Items listed in a dataset:
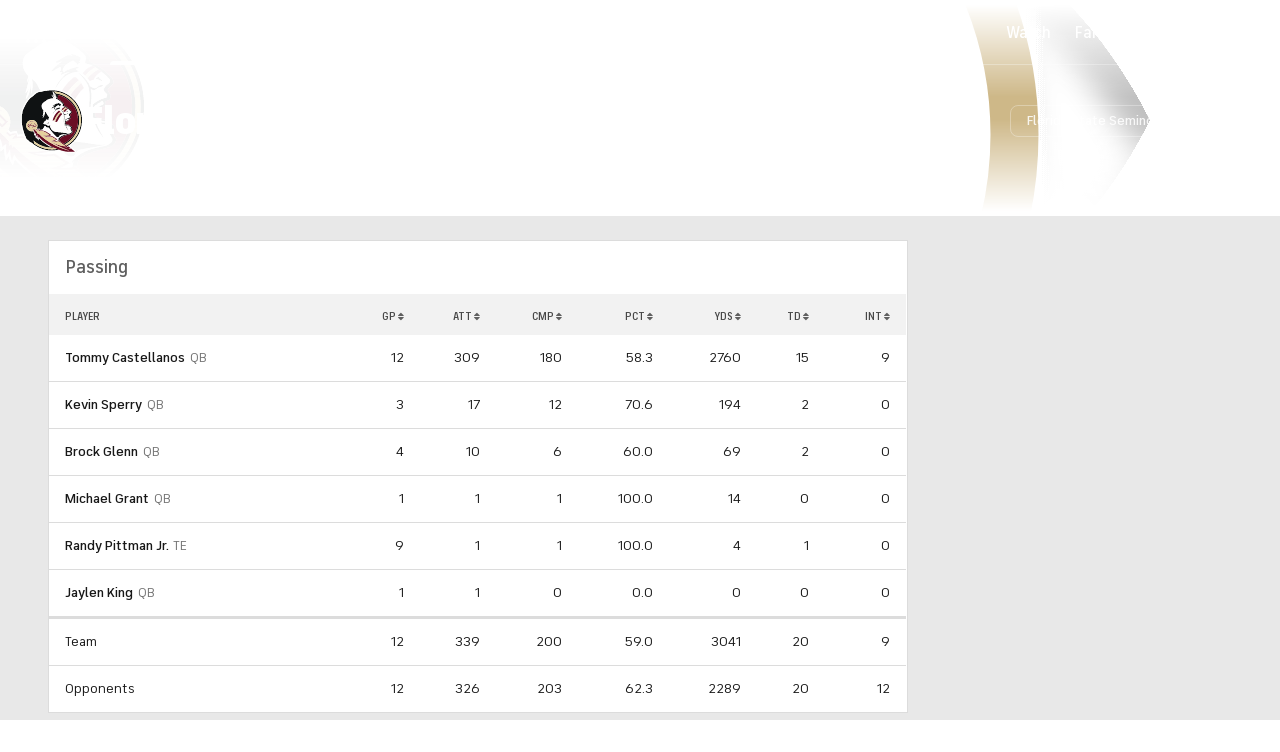

--- FILE ---
content_type: text/css
request_url: https://sportsfly.cbsistatic.com/fly-385/bundles/sportsmediacss/css/v2/pages/team/team.css
body_size: 1185
content:
@keyframes pulse{100%{opacity:0;transform:scale3d(0, 0, 0)}0%{opacity:1;transform:scale3d(0, 0, 0)}80%{opacity:0;transform:scale3d(5, 5, 5)}}@keyframes animating-circle{0%{transform:rotate(0deg)}100%{transform:rotate(360deg)}}@keyframes bouncing-bars{10%{transform:scaleY(0.3)}30%{transform:scaleY(1)}60%{transform:scaleY(0.5)}80%{transform:scaleY(0.75)}100%{transform:scaleY(0.6)}}@keyframes loader-bars{50%{transform:translateY(350%)}}:root{--page-gutters: 1rem}@media(min-width: 560px){:root{--page-gutters: 1.5rem}}.TeamMatchup{background-color:#fff;border:1px solid #dcdcdc;box-sizing:border-box;margin-bottom:1rem;overflow:hidden;padding:1rem;font-size:.75rem}@media(min-width: 1040px){.TeamMatchup{margin-bottom:1.5rem}}@media(min-width: 1520px){.TeamMatchup{margin-bottom:2rem}}.TeamMatchup:last-child{margin-bottom:0}.TeamMatchup-logoSection{text-align:center}.TeamMatchup-date{margin-bottom:16px}.TeamMatchup-vsInfo{font-size:.875rem;margin:12px 0}.TeamMatchup-vsInfo a{font-weight:500}.TeamMatchup-vsInfo .TeamLogo{display:none}.TeamMatchup-rank{font-size:.75rem;font-weight:400;color:#5f5f5f}.TeamMatchup-record{font-weight:400}.TeamMatchup-icon{min-width:24px;text-align:center}.TeamMatchup-gameInfoText,.TeamMatchup-icon{line-height:1.6;display:table-cell;vertical-align:top}.TeamMatchup-gameInfo{padding-bottom:8px}.TeamMatchup-gameInfo:last-child{padding-bottom:16px}.TeamMatchup--border{border-bottom:1px solid #dcdcdc;margin-bottom:16px}.TeamMatchup-button{text-align:center}.TeamMatchup-button .BasicButton{display:block}.PartnerWatchButton-button{margin-top:1rem}@media(min-width: 1280px){.PartnerWatchButton-button{margin-top:1.5rem}}.TeamMatchupInfoRow{font-size:.875rem;align-items:center;display:flex;justify-content:space-between;margin:19px 0 20px}.TeamMatchupInfoRow--noMargin{margin:0}.TeamMatchupInfoRow-homeScore{margin-left:4px}.TeamMatchupInfoRow-awayScore{margin-right:4px}.TeamMatchupInfoRow-teamScore{font-weight:500}.BettingOddsDisplay,.TvNetwork-link,.TvNetwork-item{display:inline-block}.TvNetwork-link,.TvNetwork-item{vertical-align:top}.TeamMatchup-pitchers{margin:20px 0}.TeamMatchup-pitchers:after{background-color:#dcdcdc;content:"";display:block;height:1px;margin:0 -16px}.TeamMatchup-pitchersHeader{font-family:"FS Industrie Nw","FSIndustrieNw-Bold",Helvetica,Arial,sans-serif;font-size:.75rem;font-weight:500;color:#484848;padding:1rem;position:relative;text-transform:uppercase;white-space:nowrap;background-color:#f2f2f2;border-top:1px solid #dcdcdc;margin:0 -16px}.TeamMatchup-pitchersHeader a:link,.TeamMatchup-pitchersHeader a:visited{color:inherit}.TeamMatchup-pitchersHeader a:hover,.TeamMatchup-pitchersHeader a:active{color:#0036b5}.TeamMatchup-pitchersPlayer{align-items:center;display:flex;margin-bottom:12px}.TeamMatchup-pitchersPlayerInfo{margin-left:10px}.TeamMatchup-pitchersPlayerName{font-size:.875rem;font-weight:500}.TeamMatchup-playerPos{font-size:.75rem;font-weight:400;color:#767676}.TeamMatchup-playerStats{margin-top:8px}.TeamMatchupTvNetwork{display:inline-block}.TeamMatchupTvNetwork-icon{font-size:.625rem;position:relative;top:-1px}@keyframes pulse{100%{opacity:0;transform:scale3d(0, 0, 0)}0%{opacity:1;transform:scale3d(0, 0, 0)}80%{opacity:0;transform:scale3d(5, 5, 5)}}@keyframes animating-circle{0%{transform:rotate(0deg)}100%{transform:rotate(360deg)}}@keyframes bouncing-bars{10%{transform:scaleY(0.3)}30%{transform:scaleY(1)}60%{transform:scaleY(0.5)}80%{transform:scaleY(0.75)}100%{transform:scaleY(0.6)}}@keyframes loader-bars{50%{transform:translateY(350%)}}:root{--page-gutters: 1rem}@media(min-width: 560px){:root{--page-gutters: 1.5rem}}.TeamNews-spotlight{margin-bottom:0}@media(min-width: 800px){.TeamNews-spotlight{margin-bottom:0}}.TeamNews-wire{border-top-width:3px}.TeamVideo{background-color:#fff;border:1px solid #dcdcdc;box-sizing:border-box;margin-bottom:1rem;overflow:hidden;padding:0}@media(min-width: 1040px){.TeamVideo{margin-bottom:1.5rem}}@media(min-width: 1520px){.TeamVideo{margin-bottom:2rem}}.TeamVideo:last-child{margin-bottom:0}.TeamVideo .VideoPlayer{background:rgba(0,0,0,0)}.TeamVideo-player{background-position:center center;background-repeat:no-repeat;background-size:80px 80px}.TeamVideo-player .EmbedVideoPlayerContainer{background:rgba(0,0,0,0)}.SixPackOdds-container:has(.cbs-widget:empty){display:none}.SixPackOdds-disclaimer{font-size:.875rem;font-weight:500;line-height:1.2;color:#5f5f5f;font-style:italic}@media(max-width: 799px){.PageMarqueeWithDropdown-dropdownWrap{display:none}}.FavoriteButton{margin-top:.5rem}@media(min-width: 800px){.TeamSubnav-dropdown{display:none}}.TeamSubnav-buttons{display:none}@media(min-width: 800px){.TeamSubnav-buttons{display:inline-flex}}.TicketComponent{background-color:#fff;border:0 solid #dcdcdc;box-sizing:border-box;margin-bottom:1rem;overflow:hidden;padding:0}@media(min-width: 1040px){.TicketComponent{margin-bottom:1.5rem}}@media(min-width: 1520px){.TicketComponent{margin-bottom:2rem}}.TicketComponent:last-child{margin-bottom:0}.TicketComponent .TableBaseWrapper{border-bottom:0;margin-bottom:0}.TicketComponent-stubhub{background-image:url("//sportsfly.cbsistatic.com/fly-385/bundles/sportsmediacss/images/partners/stubhub.svg");background-repeat:no-repeat;background-size:contain;height:22px;margin-top:-0.125rem;width:50px}.TableBase-ticketComponentNextGame .TableBase-title{border-bottom:1px solid #dcdcdc}.TableBase-ticketComponentNextGame .TableBase-headTr{display:none}.TableBase-ticketComponentNextGame .CellDateAndVenue{text-align:right}.TeamIndexContainer .TableBase{height:100%}.VideoPlaylist-playlist{max-height:200px}.SixPackOdds-container{background-color:#fff;padding:1.25rem 1.25rem 0}.GamblingPartnerAd,.SixPackOdds-container{margin-bottom:1.25rem}@media(min-width: 1040px){.GamblingPartnerAd,.SixPackOdds-container{margin-bottom:1.5rem}}@media(min-width: 1280px){.GamblingPartnerAd,.SixPackOdds-container{margin-bottom:2rem}}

--- Task ---
Reproduce the data exactly, please, and omit its pictures.

--- Written response ---
--- FILE ---
content_type: text/css
request_url: https://sportsfly.cbsistatic.com/fly-385/bundles/sportsmediacss/css/v2/pages/team/team.css
body_size: 1185
content:
@keyframes pulse{100%{opacity:0;transform:scale3d(0, 0, 0)}0%{opacity:1;transform:scale3d(0, 0, 0)}80%{opacity:0;transform:scale3d(5, 5, 5)}}@keyframes animating-circle{0%{transform:rotate(0deg)}100%{transform:rotate(360deg)}}@keyframes bouncing-bars{10%{transform:scaleY(0.3)}30%{transform:scaleY(1)}60%{transform:scaleY(0.5)}80%{transform:scaleY(0.75)}100%{transform:scaleY(0.6)}}@keyframes loader-bars{50%{transform:translateY(350%)}}:root{--page-gutters: 1rem}@media(min-width: 560px){:root{--page-gutters: 1.5rem}}.TeamMatchup{background-color:#fff;border:1px solid #dcdcdc;box-sizing:border-box;margin-bottom:1rem;overflow:hidden;padding:1rem;font-size:.75rem}@media(min-width: 1040px){.TeamMatchup{margin-bottom:1.5rem}}@media(min-width: 1520px){.TeamMatchup{margin-bottom:2rem}}.TeamMatchup:last-child{margin-bottom:0}.TeamMatchup-logoSection{text-align:center}.TeamMatchup-date{margin-bottom:16px}.TeamMatchup-vsInfo{font-size:.875rem;margin:12px 0}.TeamMatchup-vsInfo a{font-weight:500}.TeamMatchup-vsInfo .TeamLogo{display:none}.TeamMatchup-rank{font-size:.75rem;font-weight:400;color:#5f5f5f}.TeamMatchup-record{font-weight:400}.TeamMatchup-icon{min-width:24px;text-align:center}.TeamMatchup-gameInfoText,.TeamMatchup-icon{line-height:1.6;display:table-cell;vertical-align:top}.TeamMatchup-gameInfo{padding-bottom:8px}.TeamMatchup-gameInfo:last-child{padding-bottom:16px}.TeamMatchup--border{border-bottom:1px solid #dcdcdc;margin-bottom:16px}.TeamMatchup-button{text-align:center}.TeamMatchup-button .BasicButton{display:block}.PartnerWatchButton-button{margin-top:1rem}@media(min-width: 1280px){.PartnerWatchButton-button{margin-top:1.5rem}}.TeamMatchupInfoRow{font-size:.875rem;align-items:center;display:flex;justify-content:space-between;margin:19px 0 20px}.TeamMatchupInfoRow--noMargin{margin:0}.TeamMatchupInfoRow-homeScore{margin-left:4px}.TeamMatchupInfoRow-awayScore{margin-right:4px}.TeamMatchupInfoRow-teamScore{font-weight:500}.BettingOddsDisplay,.TvNetwork-link,.TvNetwork-item{display:inline-block}.TvNetwork-link,.TvNetwork-item{vertical-align:top}.TeamMatchup-pitchers{margin:20px 0}.TeamMatchup-pitchers:after{background-color:#dcdcdc;content:"";display:block;height:1px;margin:0 -16px}.TeamMatchup-pitchersHeader{font-family:"FS Industrie Nw","FSIndustrieNw-Bold",Helvetica,Arial,sans-serif;font-size:.75rem;font-weight:500;color:#484848;padding:1rem;position:relative;text-transform:uppercase;white-space:nowrap;background-color:#f2f2f2;border-top:1px solid #dcdcdc;margin:0 -16px}.TeamMatchup-pitchersHeader a:link,.TeamMatchup-pitchersHeader a:visited{color:inherit}.TeamMatchup-pitchersHeader a:hover,.TeamMatchup-pitchersHeader a:active{color:#0036b5}.TeamMatchup-pitchersPlayer{align-items:center;display:flex;margin-bottom:12px}.TeamMatchup-pitchersPlayerInfo{margin-left:10px}.TeamMatchup-pitchersPlayerName{font-size:.875rem;font-weight:500}.TeamMatchup-playerPos{font-size:.75rem;font-weight:400;color:#767676}.TeamMatchup-playerStats{margin-top:8px}.TeamMatchupTvNetwork{display:inline-block}.TeamMatchupTvNetwork-icon{font-size:.625rem;position:relative;top:-1px}@keyframes pulse{100%{opacity:0;transform:scale3d(0, 0, 0)}0%{opacity:1;transform:scale3d(0, 0, 0)}80%{opacity:0;transform:scale3d(5, 5, 5)}}@keyframes animating-circle{0%{transform:rotate(0deg)}100%{transform:rotate(360deg)}}@keyframes bouncing-bars{10%{transform:scaleY(0.3)}30%{transform:scaleY(1)}60%{transform:scaleY(0.5)}80%{transform:scaleY(0.75)}100%{transform:scaleY(0.6)}}@keyframes loader-bars{50%{transform:translateY(350%)}}:root{--page-gutters: 1rem}@media(min-width: 560px){:root{--page-gutters: 1.5rem}}.TeamNews-spotlight{margin-bottom:0}@media(min-width: 800px){.TeamNews-spotlight{margin-bottom:0}}.TeamNews-wire{border-top-width:3px}.TeamVideo{background-color:#fff;border:1px solid #dcdcdc;box-sizing:border-box;margin-bottom:1rem;overflow:hidden;padding:0}@media(min-width: 1040px){.TeamVideo{margin-bottom:1.5rem}}@media(min-width: 1520px){.TeamVideo{margin-bottom:2rem}}.TeamVideo:last-child{margin-bottom:0}.TeamVideo .VideoPlayer{background:rgba(0,0,0,0)}.TeamVideo-player{background-position:center center;background-repeat:no-repeat;background-size:80px 80px}.TeamVideo-player .EmbedVideoPlayerContainer{background:rgba(0,0,0,0)}.SixPackOdds-container:has(.cbs-widget:empty){display:none}.SixPackOdds-disclaimer{font-size:.875rem;font-weight:500;line-height:1.2;color:#5f5f5f;font-style:italic}@media(max-width: 799px){.PageMarqueeWithDropdown-dropdownWrap{display:none}}.FavoriteButton{margin-top:.5rem}@media(min-width: 800px){.TeamSubnav-dropdown{display:none}}.TeamSubnav-buttons{display:none}@media(min-width: 800px){.TeamSubnav-buttons{display:inline-flex}}.TicketComponent{background-color:#fff;border:0 solid #dcdcdc;box-sizing:border-box;margin-bottom:1rem;overflow:hidden;padding:0}@media(min-width: 1040px){.TicketComponent{margin-bottom:1.5rem}}@media(min-width: 1520px){.TicketComponent{margin-bottom:2rem}}.TicketComponent:last-child{margin-bottom:0}.TicketComponent .TableBaseWrapper{border-bottom:0;margin-bottom:0}.TicketComponent-stubhub{background-image:url("//sportsfly.cbsistatic.com/fly-385/bundles/sportsmediacss/images/partners/stubhub.svg");background-repeat:no-repeat;background-size:contain;height:22px;margin-top:-0.125rem;width:50px}.TableBase-ticketComponentNextGame .TableBase-title{border-bottom:1px solid #dcdcdc}.TableBase-ticketComponentNextGame .TableBase-headTr{display:none}.TableBase-ticketComponentNextGame .CellDateAndVenue{text-align:right}.TeamIndexContainer .TableBase{height:100%}.VideoPlaylist-playlist{max-height:200px}.SixPackOdds-container{background-color:#fff;padding:1.25rem 1.25rem 0}.GamblingPartnerAd,.SixPackOdds-container{margin-bottom:1.25rem}@media(min-width: 1040px){.GamblingPartnerAd,.SixPackOdds-container{margin-bottom:1.5rem}}@media(min-width: 1280px){.GamblingPartnerAd,.SixPackOdds-container{margin-bottom:2rem}}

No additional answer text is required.